#### GIVEN RECORDS

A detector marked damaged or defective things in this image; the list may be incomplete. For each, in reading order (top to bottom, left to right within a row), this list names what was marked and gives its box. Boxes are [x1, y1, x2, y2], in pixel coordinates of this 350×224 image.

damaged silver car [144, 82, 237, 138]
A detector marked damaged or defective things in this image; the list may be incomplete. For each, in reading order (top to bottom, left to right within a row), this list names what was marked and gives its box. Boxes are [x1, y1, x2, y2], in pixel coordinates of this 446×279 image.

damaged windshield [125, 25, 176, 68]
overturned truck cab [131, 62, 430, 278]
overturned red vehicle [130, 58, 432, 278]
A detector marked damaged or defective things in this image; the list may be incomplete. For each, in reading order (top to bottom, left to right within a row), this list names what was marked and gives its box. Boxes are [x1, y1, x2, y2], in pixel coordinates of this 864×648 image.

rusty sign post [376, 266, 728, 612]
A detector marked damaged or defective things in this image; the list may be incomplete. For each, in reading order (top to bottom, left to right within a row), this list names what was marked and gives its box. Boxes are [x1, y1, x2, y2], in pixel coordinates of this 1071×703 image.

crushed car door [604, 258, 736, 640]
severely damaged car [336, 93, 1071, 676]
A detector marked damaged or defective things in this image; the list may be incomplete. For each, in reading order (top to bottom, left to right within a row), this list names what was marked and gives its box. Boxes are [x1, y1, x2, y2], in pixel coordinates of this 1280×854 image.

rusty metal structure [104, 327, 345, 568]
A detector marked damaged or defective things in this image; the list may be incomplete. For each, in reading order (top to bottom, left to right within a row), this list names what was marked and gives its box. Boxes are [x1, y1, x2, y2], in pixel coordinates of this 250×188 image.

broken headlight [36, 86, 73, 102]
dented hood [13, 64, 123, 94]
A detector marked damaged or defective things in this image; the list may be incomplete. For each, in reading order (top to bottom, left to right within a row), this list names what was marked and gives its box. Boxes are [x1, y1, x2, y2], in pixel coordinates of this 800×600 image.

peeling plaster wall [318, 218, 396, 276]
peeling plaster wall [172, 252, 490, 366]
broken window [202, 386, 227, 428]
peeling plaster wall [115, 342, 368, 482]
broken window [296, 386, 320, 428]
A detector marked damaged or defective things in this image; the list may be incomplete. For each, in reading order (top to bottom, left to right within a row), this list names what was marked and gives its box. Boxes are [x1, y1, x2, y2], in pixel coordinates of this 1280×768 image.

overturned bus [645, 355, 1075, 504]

########

→ REQUIRED ACTION
Output the whole of the material above, exactly.

→ ANSWER SPACE
A detector marked damaged or defective things in this image; the list may be incomplete. For each, in reading order (top to bottom, left to right within a row), this list names what was marked and gives its box. Boxes are [x1, y1, x2, y2], in pixel coordinates of this 350×224 image.

damaged silver car [144, 82, 237, 138]
A detector marked damaged or defective things in this image; the list may be incomplete. For each, in reading order (top to bottom, left to right within a row), this list names what was marked and gives its box. Boxes are [x1, y1, x2, y2], in pixel coordinates of this 446×279 image.

damaged windshield [125, 25, 176, 68]
overturned truck cab [131, 62, 430, 278]
overturned red vehicle [130, 58, 432, 278]
A detector marked damaged or defective things in this image; the list may be incomplete. For each, in reading order (top to bottom, left to right within a row), this list names what was marked and gives its box. Boxes are [x1, y1, x2, y2], in pixel coordinates of this 864×648 image.

rusty sign post [376, 266, 728, 612]
A detector marked damaged or defective things in this image; the list may be incomplete. For each, in reading order (top to bottom, left to right within a row), this list names what was marked and gives its box. Boxes are [x1, y1, x2, y2], in pixel coordinates of this 1071×703 image.

crushed car door [604, 258, 736, 640]
severely damaged car [336, 93, 1071, 676]
A detector marked damaged or defective things in this image; the list may be incomplete. For each, in reading order (top to bottom, left to right within a row), this list names what was marked and gives its box. Boxes are [x1, y1, x2, y2], in pixel coordinates of this 1280×854 image.

rusty metal structure [104, 327, 345, 568]
A detector marked damaged or defective things in this image; the list may be incomplete. For each, in reading order (top to bottom, left to right within a row), this list names what was marked and gives its box. Boxes are [x1, y1, x2, y2], in pixel coordinates of this 250×188 image.

broken headlight [36, 86, 73, 102]
dented hood [13, 64, 123, 94]
A detector marked damaged or defective things in this image; the list may be incomplete. For each, in reading order (top to bottom, left to right within a row), this list names what was marked and gives its box. Boxes are [x1, y1, x2, y2], in pixel coordinates of this 800×600 image.

peeling plaster wall [318, 218, 396, 276]
peeling plaster wall [172, 252, 490, 366]
broken window [202, 386, 227, 428]
peeling plaster wall [115, 342, 368, 482]
broken window [296, 386, 320, 428]
A detector marked damaged or defective things in this image; the list may be incomplete. For each, in reading order (top to bottom, left to right within a row), this list names what was marked and gives its box. Boxes are [x1, y1, x2, y2], in pixel coordinates of this 1280×768 image.

overturned bus [645, 355, 1075, 504]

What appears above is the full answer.